For Bernadette Nkanira, President of ABUSAFE, the donation is timely: "This is a great gesture that encourages us to ensure the quality of our services. Our association organizes mentoring sessions through the National Programme for Health and Reproduction (NPHR), supported by UNFPA. They take place in health facilities where personnel are taught all the necessary precautions to ensure that each pregnancy comes to term. They are also trained on minimum emergency measures, the fight against sexual violence and COVID-19 prevention.” UNFPA staff demonstrating the contents of the reproductive health and personal protective equipment kits offered to ABUSAFE. © UNFPA Burundi/2020

Dr. Ananie Ndacayisaba, Director of the NPHR, greatly appreciated the donation and appealed to pregnant women to always do their prenatal consultations in the nearest facilities to monitor their pregnancy for a healthy delivery. He also recalled the importance of family planning for the good health of women and family development. ABUSAFE has distributed UNFPA’s donation to different health facilities, including the Prince Louis Rwagasore Clinic, and Rukaramu and Gatumba health centres in Mutimbuzi Commune of Bujumbura Mairie province. This assistance is particularly useful at a time when these health centres are experiencing above-average admissions of women affected by the devastating floods that occurred in Gatumba (in April 2020).

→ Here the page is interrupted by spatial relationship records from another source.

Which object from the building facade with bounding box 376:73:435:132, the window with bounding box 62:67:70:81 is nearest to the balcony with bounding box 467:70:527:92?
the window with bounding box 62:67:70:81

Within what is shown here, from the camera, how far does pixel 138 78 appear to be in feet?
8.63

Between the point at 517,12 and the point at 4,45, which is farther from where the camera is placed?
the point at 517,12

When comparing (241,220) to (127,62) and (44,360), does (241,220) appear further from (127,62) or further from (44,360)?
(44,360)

Although this year should have been used to put the crucial work of midwives around the world into the spotlight, it has coincided with the COVID-19 pandemic which has unfortunately diverted global attention. Nevertheless, when it comes to COVID-19, midwives and other medical personnel are on the frontlines alongside pregnant women.

According to Dr. Bonith Havyarimana, Director of the Prince Louis Rwagasore Clinic, the support provided by UNFPA will help to strengthen efforts to protect staff and patients in the delivery room against COVID-19.